PROBLEM STATEMENT. Leaving out any pictures, transcribe every record exactly.

SUPPLIED DATA.
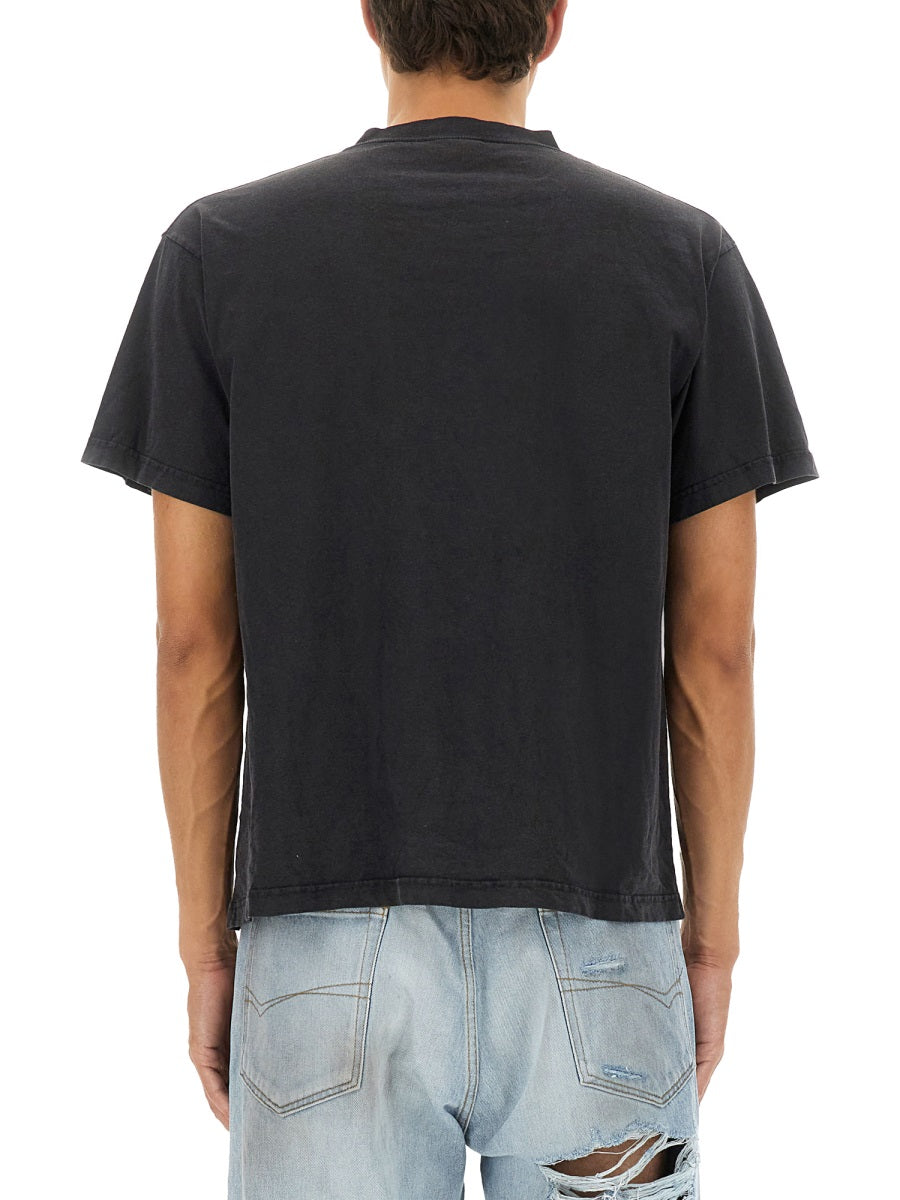 Balenciaga T shirt - Nero | Wanan Luxury
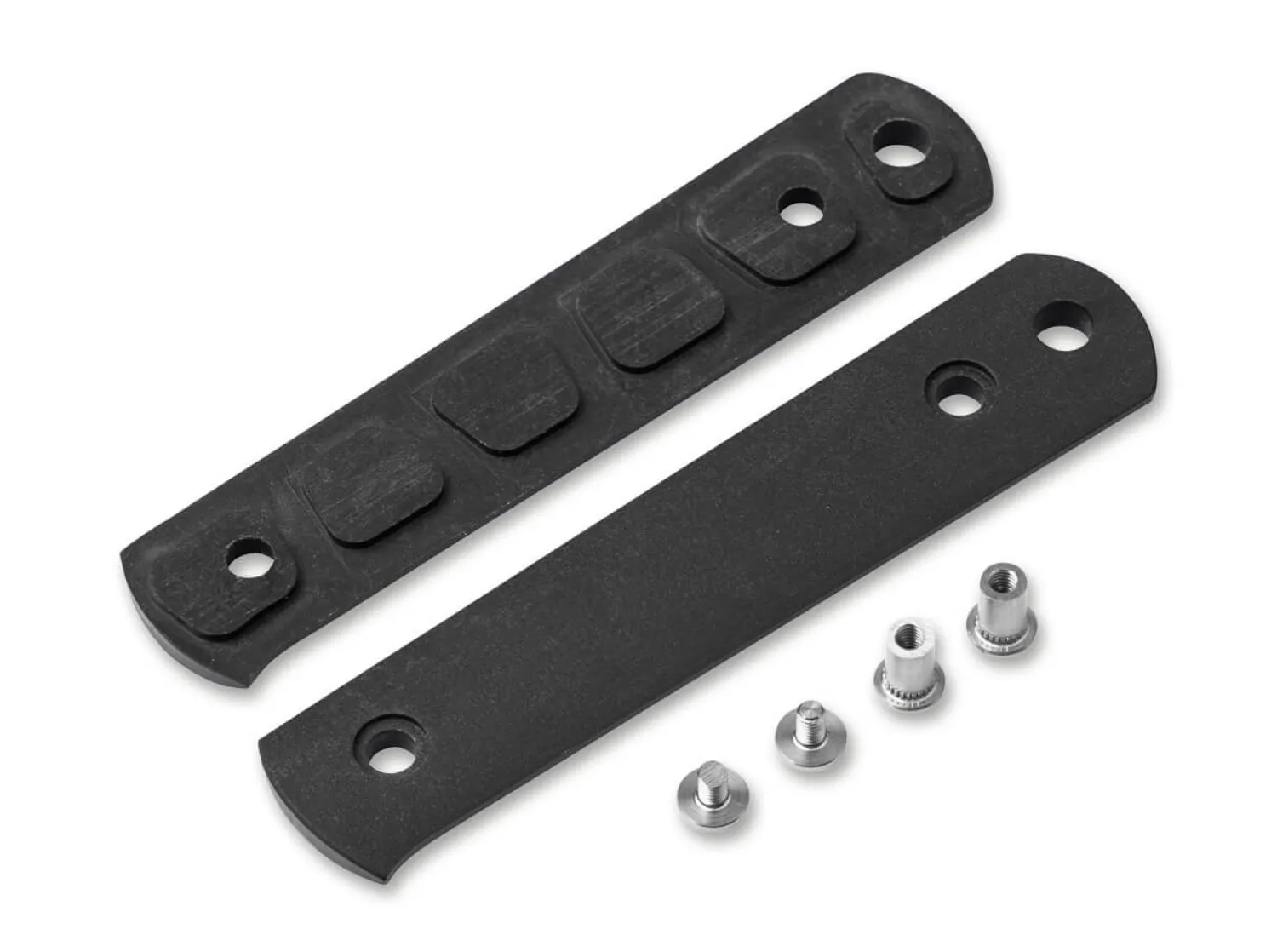 Böker Manufaktur Solingen BFF Packlite Griffschalen Black Richlite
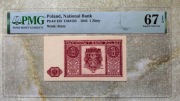 1 zł 1946 PMG 67 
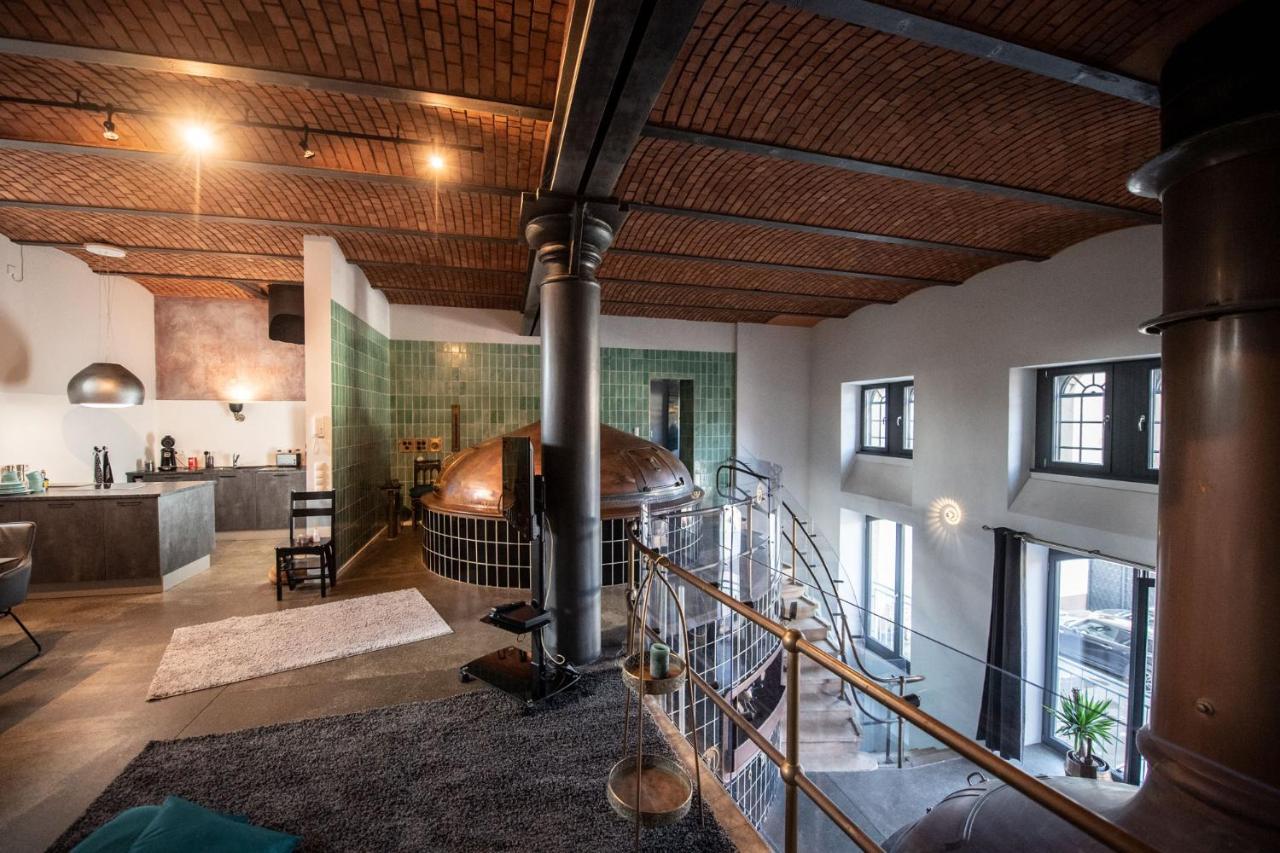 Ferienwohnung Sudhaus/Alte Brauerei Meisenheim Exterior foto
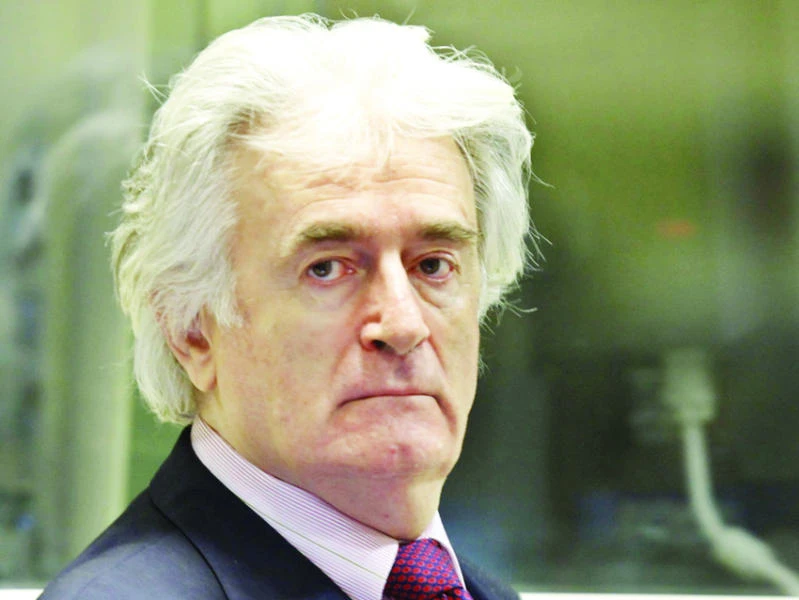 Karadzic is‘like a caged tiger’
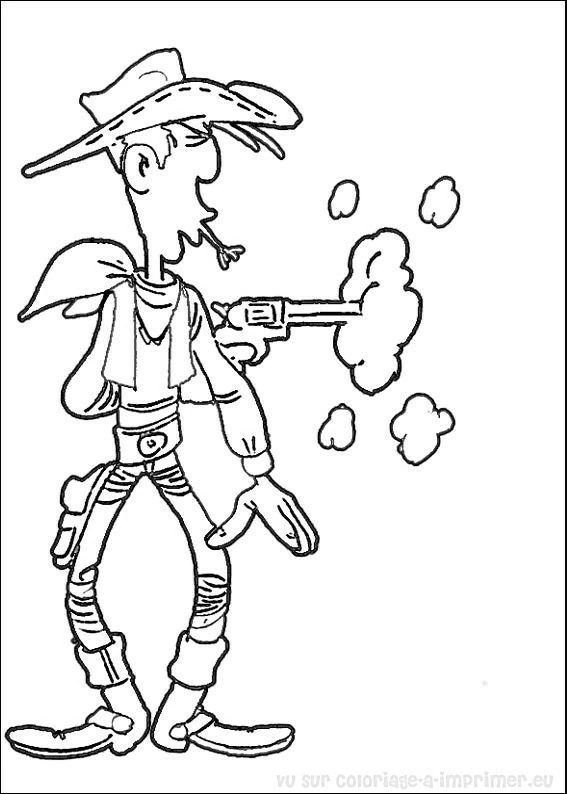Desenho gratuito Lucky Luke #25510 da colecao Desenhos Animados e Séries Animadas para imprimir Desenho gratuito Lucky Luke #25510 da colecao Desenhos Animados e Séries Animadas para imprimir
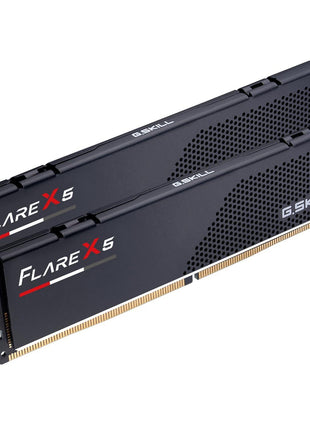 G.SKILL Flare X5 Series DDR5 RAM (AMD EXPO) 64GB (2x32GB) 6000MT/s CL30-40-40-96 1.40V Desktop Computer Memory U-DIMM - Matte Black (F5-6000J3040G32GX2-FX5)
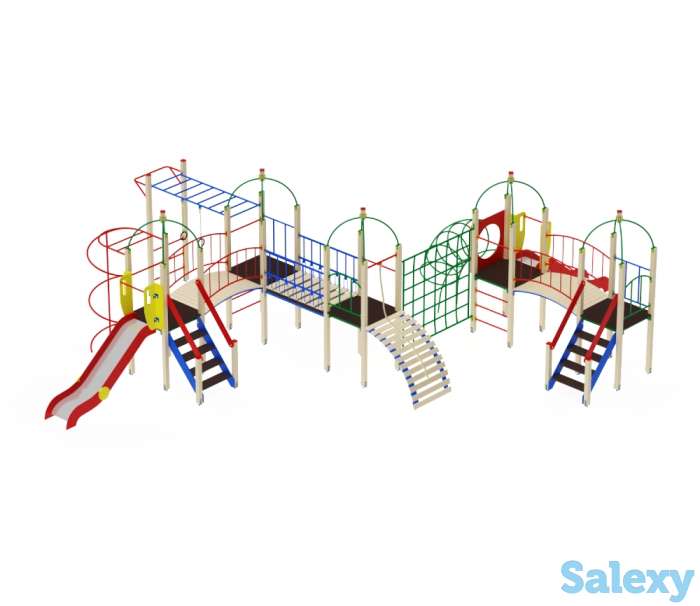 Детский игровой комплекс «Навина» ДИК 950, фотография 1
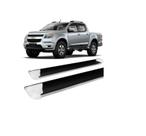 Estribo S10 S-10 12 A 17 Cabine Dupla Personalizado Branco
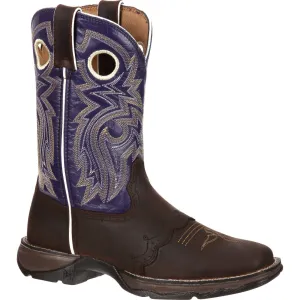 Lady Rebel by Durango Women's Twilight n Lace Saddle Western Boot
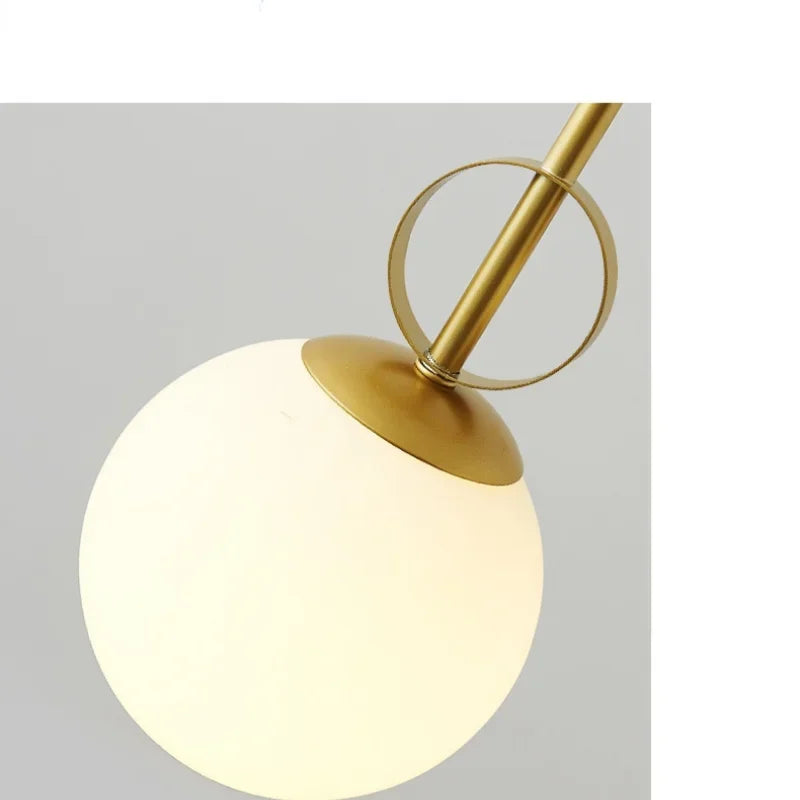 Modern LED E14 Pendant Chandelier for Dining Living Room Creative Black Gold Lighting Fixtures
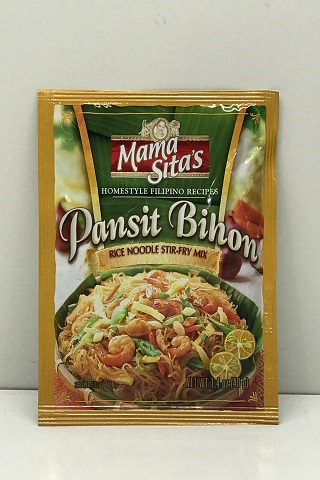 [1326] MS Stir Fry Rice Noodle Mix (P/Bihon) 24x40g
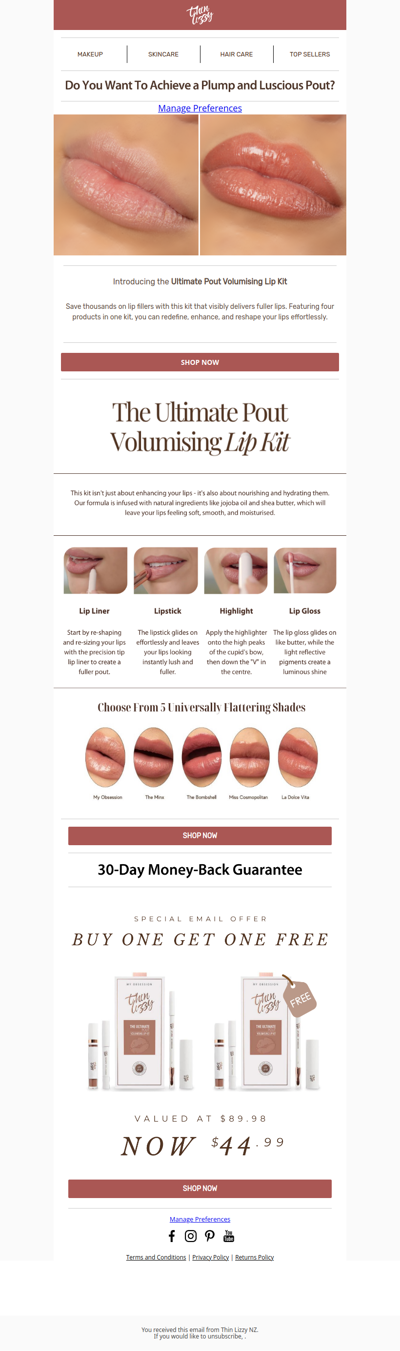 That fuller-lip look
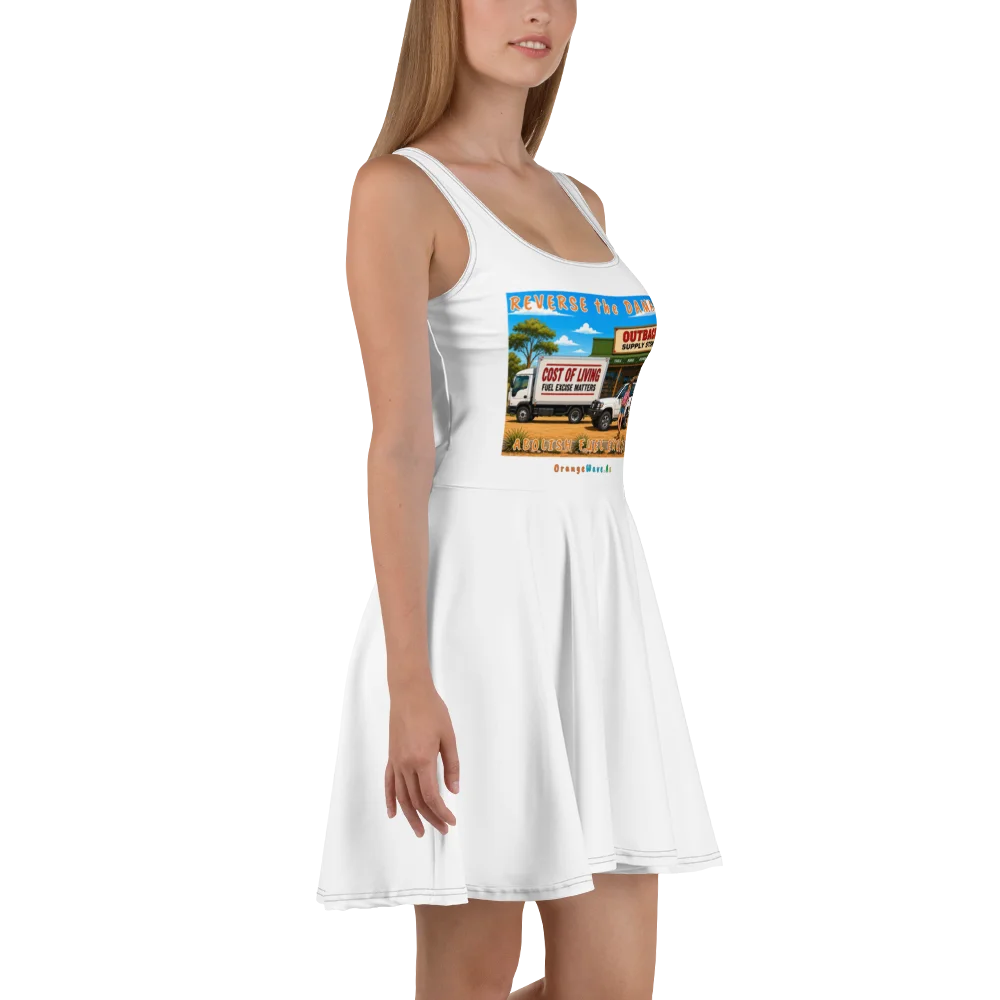 Reverse the Damage Abolish Fuel Excise Skater Dress product image (3)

SOLUTION TO THIS TASK.
 Balenciaga T shirt - Nero | Wanan Luxury
 Böker Manufaktur Solingen BFF Packlite Griffschalen Black Richlite
 1 zł 1946 PMG 67 
 Ferienwohnung Sudhaus/Alte Brauerei Meisenheim Exterior foto
 Karadzic is‘like a caged tiger’
Desenho gratuito Lucky Luke #25510 da colecao Desenhos Animados e Séries Animadas para imprimir Desenho gratuito Lucky Luke #25510 da colecao Desenhos Animados e Séries Animadas para imprimir
 G.SKILL Flare X5 Series DDR5 RAM (AMD EXPO) 64GB (2x32GB) 6000MT/s CL30-40-40-96 1.40V Desktop Computer Memory U-DIMM - Matte Black (F5-6000J3040G32GX2-FX5)
 Детский игровой комплекс «Навина» ДИК 950, фотография 1
 Estribo S10 S-10 12 A 17 Cabine Dupla Personalizado Branco
 Lady Rebel by Durango Women's Twilight n Lace Saddle Western Boot
 Modern LED E14 Pendant Chandelier for Dining Living Room Creative Black Gold Lighting Fixtures
 [1326] MS Stir Fry Rice Noodle Mix (P/Bihon) 24x40g
 That fuller-lip look
 Reverse the Damage Abolish Fuel Excise Skater Dress product image (3)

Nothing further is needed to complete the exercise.